An example of a player exposure data set that contains minimum required
exposure information as well as other player- and match-related variables. It
includes Liverpool Football Club male's first team players' exposure data,
exposure measured as (number or minutes of) matches played, over two
consecutive seasons, 2017-2018 and 2018-2019. Each row refers to
player-season. These data have been scrapped from
https://www.transfermarkt.com/ website using self-defined R code
with rvest
and xml2
packages.
Format
A data frame with 42 rows corresponding to 28 football players and 16 variables:
- player_name
Name of the football player (factor)
- player_id
Identification number of the football player (factor)
- season
Season to which this player's entry corresponds (factor)
- year
Year in which each season started (numeric)
- matches_played
Matches played by the player in each season (numeric)
- minutes_played
Minutes played by the player in each season (numeric)
- liga
Name of the ligue where the player played in each season (factor)
- club_name
Name of the club to which the player belongs in each season (factor)
- club_id
Identification number of the club to which the player belongs in each season (factor)
- age
Age of the player in each season (numeric)
- height
Height of the player in m (numeric)
- place
Place of birth of each player (character)
- citizenship
Citizenship of the player (factor)
- position
Position of the player on the pitch (factor)
- foot
Dominant leg of the player.
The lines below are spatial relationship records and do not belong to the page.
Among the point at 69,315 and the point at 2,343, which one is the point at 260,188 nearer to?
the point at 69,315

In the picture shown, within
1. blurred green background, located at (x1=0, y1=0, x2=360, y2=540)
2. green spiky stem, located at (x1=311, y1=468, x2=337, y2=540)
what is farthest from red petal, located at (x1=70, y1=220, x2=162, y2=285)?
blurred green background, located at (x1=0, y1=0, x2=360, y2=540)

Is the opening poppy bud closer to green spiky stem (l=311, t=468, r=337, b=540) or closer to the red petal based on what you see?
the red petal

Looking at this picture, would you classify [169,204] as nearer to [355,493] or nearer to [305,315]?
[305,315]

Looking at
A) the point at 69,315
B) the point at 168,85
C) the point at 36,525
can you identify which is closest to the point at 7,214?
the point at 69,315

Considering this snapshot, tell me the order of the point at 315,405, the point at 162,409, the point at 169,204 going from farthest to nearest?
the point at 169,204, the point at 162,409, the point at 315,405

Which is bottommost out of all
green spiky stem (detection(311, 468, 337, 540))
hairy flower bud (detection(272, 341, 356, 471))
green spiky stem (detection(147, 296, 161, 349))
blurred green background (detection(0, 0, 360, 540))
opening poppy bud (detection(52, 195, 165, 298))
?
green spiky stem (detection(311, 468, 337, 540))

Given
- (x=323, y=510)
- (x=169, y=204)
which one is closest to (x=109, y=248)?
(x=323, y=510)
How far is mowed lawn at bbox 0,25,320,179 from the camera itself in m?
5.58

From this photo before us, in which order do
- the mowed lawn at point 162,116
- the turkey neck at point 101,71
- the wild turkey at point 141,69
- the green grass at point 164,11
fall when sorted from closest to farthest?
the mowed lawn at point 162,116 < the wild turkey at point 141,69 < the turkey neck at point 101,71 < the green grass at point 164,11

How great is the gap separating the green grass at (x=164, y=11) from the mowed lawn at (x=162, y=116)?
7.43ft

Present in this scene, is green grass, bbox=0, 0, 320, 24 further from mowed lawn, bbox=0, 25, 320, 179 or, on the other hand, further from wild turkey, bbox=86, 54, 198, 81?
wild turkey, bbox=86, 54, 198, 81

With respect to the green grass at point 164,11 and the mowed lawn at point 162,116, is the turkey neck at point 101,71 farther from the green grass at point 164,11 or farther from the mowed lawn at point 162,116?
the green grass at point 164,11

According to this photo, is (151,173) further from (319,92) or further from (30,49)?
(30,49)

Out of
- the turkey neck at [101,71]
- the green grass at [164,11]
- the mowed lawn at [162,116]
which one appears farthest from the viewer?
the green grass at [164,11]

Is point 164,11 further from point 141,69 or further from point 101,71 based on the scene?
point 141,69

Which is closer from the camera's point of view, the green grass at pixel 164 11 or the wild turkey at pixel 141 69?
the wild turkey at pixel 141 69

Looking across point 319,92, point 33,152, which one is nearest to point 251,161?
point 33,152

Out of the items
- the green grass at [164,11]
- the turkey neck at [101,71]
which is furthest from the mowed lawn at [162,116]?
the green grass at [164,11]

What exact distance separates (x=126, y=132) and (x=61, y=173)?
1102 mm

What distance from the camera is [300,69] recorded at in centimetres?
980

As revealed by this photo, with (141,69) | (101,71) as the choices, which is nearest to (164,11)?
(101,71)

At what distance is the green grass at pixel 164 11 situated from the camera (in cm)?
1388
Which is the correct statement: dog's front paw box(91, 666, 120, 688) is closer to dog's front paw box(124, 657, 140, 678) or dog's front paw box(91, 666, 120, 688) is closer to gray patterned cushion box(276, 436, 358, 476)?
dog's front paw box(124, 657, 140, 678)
One of both, left or right (factor)
- goals
Number of goals scored by the player in that season (numeric)
- assists
Number of assists provided by the player in that season (numerical)
- yellows
Number of the yellow cards received by the player in that season (numeric)
- reds
Number of the red cards received by the player in that season (numeric)
Note
This data frame is provided for illustrative purposes. We warn that they might not be accurate, there might be a mismatch and non-completeness with what actually occurred. As such, its use cannot be recommended for epidemiological research (see also Hoenig et al., 2022).
References
Hoenig, T., Edouard, P., Krause, M., Malhan, D., Relógio, A., Junge, A., & Hollander, K. (2022). Analysis of more than 20,000 injuries in European professional football by using a citizen science-based approach: An opportunity for epidemiological research?. Journal of science and medicine in sport, 25(4), 300-305.